To the question ‘will only a few be saved?’ therefore comes a counter-question of a rather different kind: ‘who cares anyway?’  After all, the national average for persons declaring themselves to have no religious faith is one in seven.   So the life of casual agnosticism has an excuse gradually to take over.   Perhaps if Christians were more interested in listening to contemporary culture, which is, in a curiously secular way, much more spiritually aware than twenty years ago, we would manage to convince the many enquiring half-outsiders that here we can live in depth, and not on the surface, and we can seek for truth, as this is revealed and experienced in every generation.
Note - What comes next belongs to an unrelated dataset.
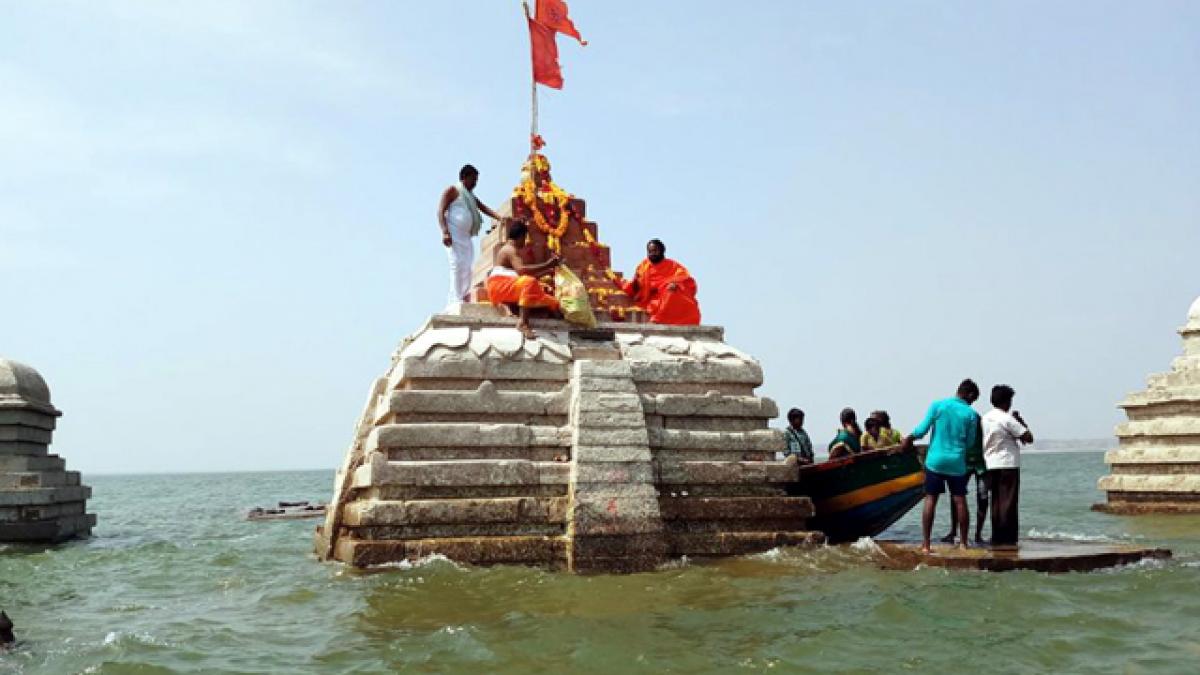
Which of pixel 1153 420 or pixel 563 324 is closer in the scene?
pixel 563 324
‘Lord, will only a few be saved?’  I cannot answer that question.  But I keep going back to what follows, for, note carefully, neither does Jesus give a direct answer himself.  Instead, he speaks about narrow doors that can be difficult to squeeze through; a door that might conceivably be closed to those who are more concerned about the words of life than what life actually means – to the extent that the owner of the house fails to recognise their faces.  St Luke, who begins (Luke 1:5) and ends (Luke 24:53) his gospel in the temple, takes great pains to show that it is a temple that is constantly transformed, because it is populated by people who may not know all the answers to every one of life’s questions, but who are still humble enough to try to wrestle with them. This is, I fear, a far-cry from the impressive, well-organised, successful, suburban community that is occasionally set before us as the ecclesiastical answer to the world’s ills.  Luke’s message is always, always, always, that we need to hear the gospel, because it is at root disturbing and uncomfortable, however familiar or routine we may try to make it sound.
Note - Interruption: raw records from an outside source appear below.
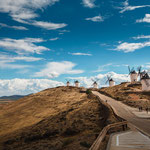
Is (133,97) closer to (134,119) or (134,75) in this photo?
(134,119)

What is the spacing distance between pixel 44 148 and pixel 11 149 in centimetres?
796

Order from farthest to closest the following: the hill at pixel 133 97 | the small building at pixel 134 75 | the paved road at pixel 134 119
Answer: the small building at pixel 134 75 → the hill at pixel 133 97 → the paved road at pixel 134 119

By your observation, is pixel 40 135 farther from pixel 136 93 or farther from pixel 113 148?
pixel 136 93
All of which probably means that, if ever one is asked the question, ‘Lord, will only a few be saved?’, we could reply in a similar vein and accept that other hall-mark of Luke’s gospel – which is reversal.  Earlier, the choir sang two canticles, the Song of Mary, known as ‘Magnificat’, from its opening Latin word (Luke 1:46-55), and the Song of Simeon, known from its opening Latin words as ‘Nunc dimittis’ (Luke 2:29-32).  Unlike the other gospel-writers, Luke likes hymns (perhaps he was musical?) for in addition to these two, we also have the Song of Zechariah (Luke 1:68-79) directed to be sung at Morning Prayer, and the Song of the Angels at Christ’s birth (Luke 2:14), which is the opening of a hymn at Holy Communion.  All these songs are about reversal, putting down the mighty from their seat, in the case of Mary; salvation revealed to an old man, in the case of Simeon; giving light to those in darkness, with Zechariah; and peace on earth, from the mouths of the angels themselves. 
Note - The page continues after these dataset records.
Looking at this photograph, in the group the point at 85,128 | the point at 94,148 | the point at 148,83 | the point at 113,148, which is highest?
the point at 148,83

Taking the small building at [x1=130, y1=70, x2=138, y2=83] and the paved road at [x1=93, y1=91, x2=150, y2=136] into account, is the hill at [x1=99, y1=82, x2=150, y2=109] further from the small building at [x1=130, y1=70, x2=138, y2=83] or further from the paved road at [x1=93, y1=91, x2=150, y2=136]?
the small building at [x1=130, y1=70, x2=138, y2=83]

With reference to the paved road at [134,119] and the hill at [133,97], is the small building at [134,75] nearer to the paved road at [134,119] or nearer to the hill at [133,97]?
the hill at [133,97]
Reversal means the possibility that those who are so sure they are ‘in’ might find the door slammed in the face of their arrogance.  Reversal, too, means that the first might indeed be last, and even (especially) bishops have to give way to others of whom nobody has ever heard.  After all, if we really take Luke’s gospel to heart, the first saint of the Christian faith was not some glamorous believer who did everything correctly, but the penitent thief, no less, who was baptised not by some fine church liturgy, at which nothing went wrong, not even the singing (!), but by the words of the dying Christ – ‘Truly I tell you, today you will be with me in paradise’ (Luke 23:43).  And if all this seems unimpressive and inconsistent, then so be it.   It is so easy to make faith appear like a consumer commodity that is to be marketed on the basis of how quickly how many of our personal problems can somehow be solved.   There was once a Danish University Chaplaincy with a poster which read: ‘If you haven’t got any problems, then come inside and we’ll give you some.’  I would rather have a faith about life that is worth struggling with, than one which is slick and exclusive, or unengaged and arid, and it is such a questing faith that is to be found in the pages of Luke’s gospel.